### What you need to do
Copy out the entries in full and with complete accuracy; pictures are excluded.

(Spatial reasoning records)
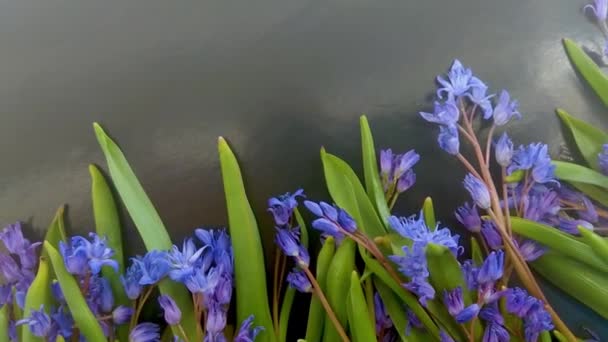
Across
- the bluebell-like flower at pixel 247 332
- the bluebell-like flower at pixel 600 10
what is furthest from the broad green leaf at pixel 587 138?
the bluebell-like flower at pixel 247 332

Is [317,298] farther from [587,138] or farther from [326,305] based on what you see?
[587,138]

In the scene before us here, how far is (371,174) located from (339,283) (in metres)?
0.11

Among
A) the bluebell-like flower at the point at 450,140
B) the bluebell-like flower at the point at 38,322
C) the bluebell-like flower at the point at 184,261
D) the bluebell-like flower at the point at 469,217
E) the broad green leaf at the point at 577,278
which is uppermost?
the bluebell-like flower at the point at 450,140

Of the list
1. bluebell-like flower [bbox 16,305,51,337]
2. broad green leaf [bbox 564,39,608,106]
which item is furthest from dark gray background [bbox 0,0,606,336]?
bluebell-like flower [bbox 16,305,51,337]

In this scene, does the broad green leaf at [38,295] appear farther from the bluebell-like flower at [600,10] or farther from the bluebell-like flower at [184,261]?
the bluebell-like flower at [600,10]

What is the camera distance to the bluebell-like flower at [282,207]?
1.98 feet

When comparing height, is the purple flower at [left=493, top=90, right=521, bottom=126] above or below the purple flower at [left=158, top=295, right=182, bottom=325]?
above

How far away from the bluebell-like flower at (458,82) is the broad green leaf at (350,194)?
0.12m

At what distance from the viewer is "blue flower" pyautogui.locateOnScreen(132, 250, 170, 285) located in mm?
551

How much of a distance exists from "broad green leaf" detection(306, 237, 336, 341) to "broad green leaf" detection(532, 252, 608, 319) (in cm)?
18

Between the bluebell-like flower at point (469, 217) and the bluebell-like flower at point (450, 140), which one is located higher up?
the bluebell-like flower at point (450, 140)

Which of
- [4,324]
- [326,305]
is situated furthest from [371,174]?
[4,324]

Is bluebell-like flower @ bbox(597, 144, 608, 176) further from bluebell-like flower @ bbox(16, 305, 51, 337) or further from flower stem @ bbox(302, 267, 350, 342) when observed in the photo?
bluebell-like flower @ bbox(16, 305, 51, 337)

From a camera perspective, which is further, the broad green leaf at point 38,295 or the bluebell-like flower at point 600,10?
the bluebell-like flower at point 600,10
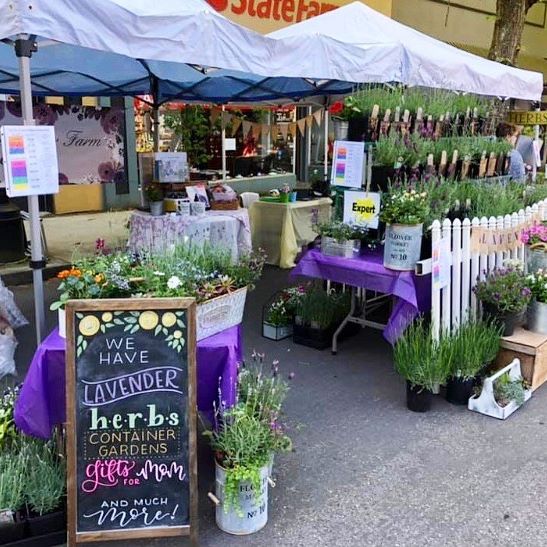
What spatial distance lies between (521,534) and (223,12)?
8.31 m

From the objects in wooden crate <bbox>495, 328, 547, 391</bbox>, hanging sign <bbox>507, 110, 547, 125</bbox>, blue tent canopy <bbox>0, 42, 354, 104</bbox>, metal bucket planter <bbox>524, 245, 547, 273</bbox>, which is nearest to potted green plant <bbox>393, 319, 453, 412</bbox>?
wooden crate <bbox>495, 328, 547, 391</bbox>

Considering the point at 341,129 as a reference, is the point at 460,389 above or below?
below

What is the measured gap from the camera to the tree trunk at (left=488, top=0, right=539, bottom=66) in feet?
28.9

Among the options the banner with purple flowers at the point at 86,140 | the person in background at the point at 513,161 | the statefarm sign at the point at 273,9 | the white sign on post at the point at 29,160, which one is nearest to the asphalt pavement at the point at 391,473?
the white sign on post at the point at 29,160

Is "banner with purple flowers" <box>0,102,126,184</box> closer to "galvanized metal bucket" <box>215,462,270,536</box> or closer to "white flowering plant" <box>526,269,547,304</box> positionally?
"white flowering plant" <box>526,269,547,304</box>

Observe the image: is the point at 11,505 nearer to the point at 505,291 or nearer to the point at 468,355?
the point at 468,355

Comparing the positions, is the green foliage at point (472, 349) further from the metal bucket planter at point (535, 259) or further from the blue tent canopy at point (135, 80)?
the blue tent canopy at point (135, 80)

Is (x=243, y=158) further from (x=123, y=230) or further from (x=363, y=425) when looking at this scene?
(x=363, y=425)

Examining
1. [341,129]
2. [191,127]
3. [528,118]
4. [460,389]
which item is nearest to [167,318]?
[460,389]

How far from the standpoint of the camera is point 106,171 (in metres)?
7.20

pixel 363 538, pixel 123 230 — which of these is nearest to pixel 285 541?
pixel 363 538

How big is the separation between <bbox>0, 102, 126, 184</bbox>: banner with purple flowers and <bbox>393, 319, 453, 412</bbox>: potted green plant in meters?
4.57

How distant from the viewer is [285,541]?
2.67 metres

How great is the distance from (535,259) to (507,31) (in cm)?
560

### Problem solution
Across
- the bluebell-like flower at pixel 247 332
- the bluebell-like flower at pixel 600 10
what is furthest from the broad green leaf at pixel 587 138?
the bluebell-like flower at pixel 247 332

Is [317,298] farther from [587,138] or farther from [326,305] based on what you see?
[587,138]

In the scene before us here, how far is (371,174) located from (339,283) (in metres)?
0.11

Among
A) the bluebell-like flower at the point at 450,140
B) the bluebell-like flower at the point at 38,322
C) the bluebell-like flower at the point at 184,261
D) the bluebell-like flower at the point at 469,217
E) the broad green leaf at the point at 577,278
which is uppermost?
the bluebell-like flower at the point at 450,140

Of the list
1. bluebell-like flower [bbox 16,305,51,337]
2. broad green leaf [bbox 564,39,608,106]
which item is furthest from dark gray background [bbox 0,0,606,336]?
bluebell-like flower [bbox 16,305,51,337]

In this scene, does the broad green leaf at [38,295] appear farther from the bluebell-like flower at [600,10] or farther from the bluebell-like flower at [184,261]?
the bluebell-like flower at [600,10]

What is the camera distance to the bluebell-like flower at [282,207]?
1.98 feet

When comparing height, is the purple flower at [left=493, top=90, right=521, bottom=126] above or below the purple flower at [left=158, top=295, right=182, bottom=325]?
above

How far away from the bluebell-like flower at (458,82) is the broad green leaf at (350,194)?
0.12m

At what distance from the viewer is "blue flower" pyautogui.locateOnScreen(132, 250, 170, 285) located in mm?
551

How much of a distance exists from "broad green leaf" detection(306, 237, 336, 341) to "broad green leaf" detection(532, 252, 608, 319) (in cm)?
18

Between the bluebell-like flower at point (469, 217) and the bluebell-like flower at point (450, 140), which one is located higher up?
the bluebell-like flower at point (450, 140)

Which of
- [4,324]
- [326,305]
is situated furthest from [371,174]?
[4,324]

Is bluebell-like flower @ bbox(597, 144, 608, 176) further from bluebell-like flower @ bbox(16, 305, 51, 337) or further from flower stem @ bbox(302, 267, 350, 342) when observed in the photo?
bluebell-like flower @ bbox(16, 305, 51, 337)

From a camera perspective, which is further, the broad green leaf at point 38,295 or the bluebell-like flower at point 600,10?
the bluebell-like flower at point 600,10
What spatial distance lies between (521,534) and (223,12)?
8.31 m

From the objects in wooden crate <bbox>495, 328, 547, 391</bbox>, hanging sign <bbox>507, 110, 547, 125</bbox>, blue tent canopy <bbox>0, 42, 354, 104</bbox>, metal bucket planter <bbox>524, 245, 547, 273</bbox>, which is nearest to potted green plant <bbox>393, 319, 453, 412</bbox>?
wooden crate <bbox>495, 328, 547, 391</bbox>

Considering the point at 341,129 as a reference, is the point at 460,389 above or below?
below

What is the measured gap from the camera to the tree trunk at (left=488, top=0, right=539, bottom=66) in feet?
28.9

Among the options the banner with purple flowers at the point at 86,140 | the person in background at the point at 513,161 | the statefarm sign at the point at 273,9 | the white sign on post at the point at 29,160, which one is nearest to the asphalt pavement at the point at 391,473?
the white sign on post at the point at 29,160

Is "banner with purple flowers" <box>0,102,126,184</box> closer to "galvanized metal bucket" <box>215,462,270,536</box> or closer to "white flowering plant" <box>526,269,547,304</box> positionally?
"white flowering plant" <box>526,269,547,304</box>

Observe the image: is the point at 11,505 nearer to the point at 505,291 or nearer to the point at 468,355?
the point at 468,355

Comparing the positions, is the green foliage at point (472, 349) further from the metal bucket planter at point (535, 259) or further from the blue tent canopy at point (135, 80)?
the blue tent canopy at point (135, 80)

Is (x=243, y=158) further from (x=123, y=230) or further from (x=363, y=425) when looking at this scene?
(x=363, y=425)

Examining
1. [341,129]
2. [191,127]
3. [528,118]
4. [460,389]
which item is nearest to [167,318]?
[460,389]

How far from the standpoint of the camera is point 106,171 (in metres)?
7.20

pixel 363 538, pixel 123 230 — which of these is nearest to pixel 285 541?
pixel 363 538

How big is the separation between <bbox>0, 102, 126, 184</bbox>: banner with purple flowers and <bbox>393, 319, 453, 412</bbox>: potted green plant in meters?
4.57

How distant from the viewer is [285,541]?
2.67 metres

How great is the distance from (535,259) to (507,31) (in cm)?
560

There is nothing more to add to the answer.